Ma préparation se passe bien. En ce moment, je mange beaucoup, mais tout est calculé et calibré. Quand on se prépare, c’est toute la journée. Le matin, je m’étire et bosse le cardio. C’est l’après-midi que vient le gros du travail, avec mon coach à Virginia Tech. On s’entraine ensemble quatre à cinq fois par semaine. Je veux être prêt pour les Pro Days le 26 mars, et me mettre en valeur au maximum pour tous les recruteurs à l’approche de la Draft.

Pourquoi avez-vous choisi de retourner à Virginia Tech avec votre coach pour finir votre préparation ?
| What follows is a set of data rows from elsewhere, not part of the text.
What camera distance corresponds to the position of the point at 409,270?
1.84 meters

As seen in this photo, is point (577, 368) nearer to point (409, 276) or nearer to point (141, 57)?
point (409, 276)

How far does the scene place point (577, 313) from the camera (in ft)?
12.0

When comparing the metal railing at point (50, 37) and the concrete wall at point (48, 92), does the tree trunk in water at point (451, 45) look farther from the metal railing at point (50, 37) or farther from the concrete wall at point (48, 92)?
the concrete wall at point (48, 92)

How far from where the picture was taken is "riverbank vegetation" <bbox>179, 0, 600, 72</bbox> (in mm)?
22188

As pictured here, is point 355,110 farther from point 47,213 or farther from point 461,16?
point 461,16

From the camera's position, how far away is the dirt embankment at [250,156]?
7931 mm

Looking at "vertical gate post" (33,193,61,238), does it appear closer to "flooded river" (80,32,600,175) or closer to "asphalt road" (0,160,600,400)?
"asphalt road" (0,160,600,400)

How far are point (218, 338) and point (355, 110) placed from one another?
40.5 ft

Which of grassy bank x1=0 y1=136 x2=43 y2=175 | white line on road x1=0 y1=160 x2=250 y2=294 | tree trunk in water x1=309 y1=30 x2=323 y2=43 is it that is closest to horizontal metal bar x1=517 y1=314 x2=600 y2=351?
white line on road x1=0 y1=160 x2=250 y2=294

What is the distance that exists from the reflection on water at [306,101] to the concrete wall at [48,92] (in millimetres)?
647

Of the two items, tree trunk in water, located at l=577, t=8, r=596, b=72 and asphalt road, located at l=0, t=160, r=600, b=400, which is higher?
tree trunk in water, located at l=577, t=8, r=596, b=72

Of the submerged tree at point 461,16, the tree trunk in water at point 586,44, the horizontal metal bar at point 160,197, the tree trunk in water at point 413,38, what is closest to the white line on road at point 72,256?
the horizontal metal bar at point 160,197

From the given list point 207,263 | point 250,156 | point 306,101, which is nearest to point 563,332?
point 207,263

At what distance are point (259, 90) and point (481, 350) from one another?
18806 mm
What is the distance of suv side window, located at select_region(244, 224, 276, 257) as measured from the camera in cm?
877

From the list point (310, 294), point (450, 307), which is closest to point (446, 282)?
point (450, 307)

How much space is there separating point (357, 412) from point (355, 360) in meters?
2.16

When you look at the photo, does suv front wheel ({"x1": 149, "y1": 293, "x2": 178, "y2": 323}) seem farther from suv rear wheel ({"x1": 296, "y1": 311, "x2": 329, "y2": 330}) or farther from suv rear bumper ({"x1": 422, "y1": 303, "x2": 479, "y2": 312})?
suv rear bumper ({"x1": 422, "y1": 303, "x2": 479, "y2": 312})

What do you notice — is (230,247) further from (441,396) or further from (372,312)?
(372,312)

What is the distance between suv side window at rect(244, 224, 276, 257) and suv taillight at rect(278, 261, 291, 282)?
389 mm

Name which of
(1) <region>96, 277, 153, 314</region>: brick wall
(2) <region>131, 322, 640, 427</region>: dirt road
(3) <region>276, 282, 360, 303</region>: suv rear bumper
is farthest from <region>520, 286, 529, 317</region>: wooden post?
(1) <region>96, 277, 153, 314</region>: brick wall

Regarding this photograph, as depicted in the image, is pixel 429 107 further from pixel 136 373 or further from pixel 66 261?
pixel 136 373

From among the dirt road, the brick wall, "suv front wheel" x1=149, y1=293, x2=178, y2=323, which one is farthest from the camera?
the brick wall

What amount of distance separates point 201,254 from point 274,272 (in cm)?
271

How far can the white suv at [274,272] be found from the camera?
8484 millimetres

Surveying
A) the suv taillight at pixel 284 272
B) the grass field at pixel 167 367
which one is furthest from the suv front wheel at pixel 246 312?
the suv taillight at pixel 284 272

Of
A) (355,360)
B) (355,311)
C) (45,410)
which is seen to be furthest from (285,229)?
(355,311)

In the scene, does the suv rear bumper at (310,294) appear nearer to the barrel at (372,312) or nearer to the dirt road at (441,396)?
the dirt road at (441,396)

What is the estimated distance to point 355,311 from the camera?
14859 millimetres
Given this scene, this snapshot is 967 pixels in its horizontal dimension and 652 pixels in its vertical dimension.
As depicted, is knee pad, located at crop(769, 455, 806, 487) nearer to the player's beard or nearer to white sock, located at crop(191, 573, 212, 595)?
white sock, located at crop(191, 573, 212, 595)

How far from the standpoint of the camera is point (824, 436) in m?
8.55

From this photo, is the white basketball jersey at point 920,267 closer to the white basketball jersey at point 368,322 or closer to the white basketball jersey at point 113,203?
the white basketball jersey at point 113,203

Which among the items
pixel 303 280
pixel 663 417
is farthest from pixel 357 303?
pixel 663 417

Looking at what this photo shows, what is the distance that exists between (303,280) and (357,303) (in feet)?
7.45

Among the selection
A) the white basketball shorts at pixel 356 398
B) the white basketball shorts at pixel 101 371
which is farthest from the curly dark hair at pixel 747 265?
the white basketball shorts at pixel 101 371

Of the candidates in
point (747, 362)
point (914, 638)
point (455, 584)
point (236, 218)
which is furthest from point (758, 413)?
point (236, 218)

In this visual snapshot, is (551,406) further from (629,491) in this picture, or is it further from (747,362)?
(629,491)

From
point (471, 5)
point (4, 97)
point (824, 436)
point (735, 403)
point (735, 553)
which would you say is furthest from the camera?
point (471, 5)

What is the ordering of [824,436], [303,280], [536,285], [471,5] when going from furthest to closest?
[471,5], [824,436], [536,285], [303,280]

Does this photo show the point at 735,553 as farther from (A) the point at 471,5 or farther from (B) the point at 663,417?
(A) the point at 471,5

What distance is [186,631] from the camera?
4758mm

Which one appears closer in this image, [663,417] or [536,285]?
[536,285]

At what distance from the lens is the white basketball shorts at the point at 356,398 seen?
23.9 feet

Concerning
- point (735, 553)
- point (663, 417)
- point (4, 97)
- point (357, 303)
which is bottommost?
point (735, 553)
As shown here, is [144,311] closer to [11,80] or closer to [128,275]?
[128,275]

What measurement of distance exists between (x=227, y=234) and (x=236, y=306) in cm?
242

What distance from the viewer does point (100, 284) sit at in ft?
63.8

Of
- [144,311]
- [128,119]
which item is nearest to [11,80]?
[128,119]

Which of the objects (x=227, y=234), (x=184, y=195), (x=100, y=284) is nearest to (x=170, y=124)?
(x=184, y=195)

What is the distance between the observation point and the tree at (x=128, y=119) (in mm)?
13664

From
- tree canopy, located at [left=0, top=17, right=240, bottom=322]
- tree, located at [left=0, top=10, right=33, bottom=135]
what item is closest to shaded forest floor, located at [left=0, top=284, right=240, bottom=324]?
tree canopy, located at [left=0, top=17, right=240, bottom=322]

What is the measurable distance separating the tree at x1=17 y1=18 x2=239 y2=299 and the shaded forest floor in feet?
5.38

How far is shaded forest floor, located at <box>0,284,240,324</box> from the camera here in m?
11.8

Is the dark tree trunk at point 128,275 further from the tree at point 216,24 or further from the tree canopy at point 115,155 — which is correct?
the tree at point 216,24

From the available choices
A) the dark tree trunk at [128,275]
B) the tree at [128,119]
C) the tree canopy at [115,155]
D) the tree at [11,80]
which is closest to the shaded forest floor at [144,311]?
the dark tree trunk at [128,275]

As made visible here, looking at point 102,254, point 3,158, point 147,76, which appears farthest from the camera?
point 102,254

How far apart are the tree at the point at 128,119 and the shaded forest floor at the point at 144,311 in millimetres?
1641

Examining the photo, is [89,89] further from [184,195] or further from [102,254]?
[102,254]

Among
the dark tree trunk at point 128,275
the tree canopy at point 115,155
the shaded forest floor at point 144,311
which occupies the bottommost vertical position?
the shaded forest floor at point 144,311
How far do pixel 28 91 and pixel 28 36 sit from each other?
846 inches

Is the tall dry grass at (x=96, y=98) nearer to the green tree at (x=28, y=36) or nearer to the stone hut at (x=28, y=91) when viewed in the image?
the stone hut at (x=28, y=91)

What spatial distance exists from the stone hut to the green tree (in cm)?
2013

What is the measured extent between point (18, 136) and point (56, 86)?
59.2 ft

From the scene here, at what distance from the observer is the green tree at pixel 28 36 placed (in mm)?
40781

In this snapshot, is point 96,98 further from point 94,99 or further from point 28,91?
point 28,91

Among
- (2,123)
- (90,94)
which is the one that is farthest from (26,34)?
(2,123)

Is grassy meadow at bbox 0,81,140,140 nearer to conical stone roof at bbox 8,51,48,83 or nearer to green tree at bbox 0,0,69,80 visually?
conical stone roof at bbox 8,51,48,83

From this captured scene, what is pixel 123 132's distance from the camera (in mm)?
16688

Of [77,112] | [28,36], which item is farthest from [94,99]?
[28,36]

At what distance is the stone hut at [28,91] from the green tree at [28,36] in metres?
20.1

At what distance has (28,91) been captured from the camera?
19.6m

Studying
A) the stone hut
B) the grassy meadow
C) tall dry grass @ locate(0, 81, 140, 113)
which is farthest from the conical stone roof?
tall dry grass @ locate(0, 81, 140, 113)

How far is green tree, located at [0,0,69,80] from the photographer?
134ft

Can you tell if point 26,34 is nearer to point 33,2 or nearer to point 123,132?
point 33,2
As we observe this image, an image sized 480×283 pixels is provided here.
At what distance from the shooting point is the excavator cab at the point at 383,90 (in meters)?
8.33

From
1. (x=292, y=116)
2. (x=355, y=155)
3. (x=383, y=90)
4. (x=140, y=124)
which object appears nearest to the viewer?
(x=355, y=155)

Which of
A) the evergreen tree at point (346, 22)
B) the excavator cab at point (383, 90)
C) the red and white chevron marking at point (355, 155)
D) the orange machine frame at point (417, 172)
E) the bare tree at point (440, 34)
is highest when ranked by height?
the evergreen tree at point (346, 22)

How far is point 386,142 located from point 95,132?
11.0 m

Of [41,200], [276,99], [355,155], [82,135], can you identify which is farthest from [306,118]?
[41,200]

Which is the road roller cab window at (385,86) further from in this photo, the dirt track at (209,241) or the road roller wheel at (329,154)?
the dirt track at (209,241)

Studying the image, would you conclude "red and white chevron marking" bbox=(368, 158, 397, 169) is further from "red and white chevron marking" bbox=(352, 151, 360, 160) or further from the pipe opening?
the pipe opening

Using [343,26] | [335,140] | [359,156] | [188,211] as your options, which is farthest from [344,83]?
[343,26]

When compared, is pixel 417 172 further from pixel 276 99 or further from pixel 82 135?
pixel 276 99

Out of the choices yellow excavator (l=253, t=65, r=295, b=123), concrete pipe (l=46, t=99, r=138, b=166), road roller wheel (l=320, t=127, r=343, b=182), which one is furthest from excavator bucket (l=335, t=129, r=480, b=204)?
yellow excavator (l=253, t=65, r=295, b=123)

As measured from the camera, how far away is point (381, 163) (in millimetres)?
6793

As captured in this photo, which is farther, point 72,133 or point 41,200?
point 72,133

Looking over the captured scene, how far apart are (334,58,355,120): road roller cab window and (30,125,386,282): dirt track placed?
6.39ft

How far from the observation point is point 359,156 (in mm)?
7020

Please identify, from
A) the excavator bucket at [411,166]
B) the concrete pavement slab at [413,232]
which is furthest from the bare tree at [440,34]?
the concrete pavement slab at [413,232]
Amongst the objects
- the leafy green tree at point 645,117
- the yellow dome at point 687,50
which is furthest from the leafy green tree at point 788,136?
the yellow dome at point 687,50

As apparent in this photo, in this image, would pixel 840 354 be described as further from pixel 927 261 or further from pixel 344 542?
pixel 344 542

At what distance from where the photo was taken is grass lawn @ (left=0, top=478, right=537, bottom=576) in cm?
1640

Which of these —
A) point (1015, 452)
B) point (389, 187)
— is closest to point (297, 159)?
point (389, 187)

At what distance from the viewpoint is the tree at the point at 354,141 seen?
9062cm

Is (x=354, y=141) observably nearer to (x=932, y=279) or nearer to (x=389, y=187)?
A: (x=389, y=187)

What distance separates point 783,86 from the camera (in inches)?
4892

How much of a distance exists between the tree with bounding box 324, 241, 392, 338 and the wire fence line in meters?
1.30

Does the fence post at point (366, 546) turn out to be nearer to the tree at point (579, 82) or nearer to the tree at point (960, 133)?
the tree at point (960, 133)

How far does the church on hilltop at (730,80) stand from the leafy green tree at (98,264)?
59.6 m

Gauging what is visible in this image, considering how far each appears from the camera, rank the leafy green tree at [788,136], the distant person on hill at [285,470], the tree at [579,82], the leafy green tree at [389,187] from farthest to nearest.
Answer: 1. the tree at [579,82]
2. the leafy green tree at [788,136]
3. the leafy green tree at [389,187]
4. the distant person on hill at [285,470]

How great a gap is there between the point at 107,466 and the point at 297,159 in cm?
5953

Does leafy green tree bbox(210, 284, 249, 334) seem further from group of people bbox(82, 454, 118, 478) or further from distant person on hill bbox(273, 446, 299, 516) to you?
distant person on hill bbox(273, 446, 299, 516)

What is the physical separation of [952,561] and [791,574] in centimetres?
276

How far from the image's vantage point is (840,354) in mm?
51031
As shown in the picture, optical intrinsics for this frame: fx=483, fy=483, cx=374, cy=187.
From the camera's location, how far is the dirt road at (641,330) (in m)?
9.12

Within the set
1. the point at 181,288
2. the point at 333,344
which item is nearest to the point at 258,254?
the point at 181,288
Parce que si tu commences à signer avec un agent, et que tu vas te préparer dans les grandes salles et centres où beaucoup d’athlètes vont s’entrainer, tu dois repayer ton agent. Donc sur tes premiers contrats, tu perds beaucoup d’argent. Et souvent, les agents ont beaucoup d’athlètes, donc ils priorisent c’est qui ont le plus de chance de signer de gros contrats. C’est le business. Donc je ne sais pas s’ils m’auraient traité comme je veux.

« Une équipe universitaire qui joue devant 70 000 personnes »

Vous êtes arrivé en 2020 à Virginia Tech. Que retenez-vous de cette expérience ? Quel est votre plus beau souvenir ?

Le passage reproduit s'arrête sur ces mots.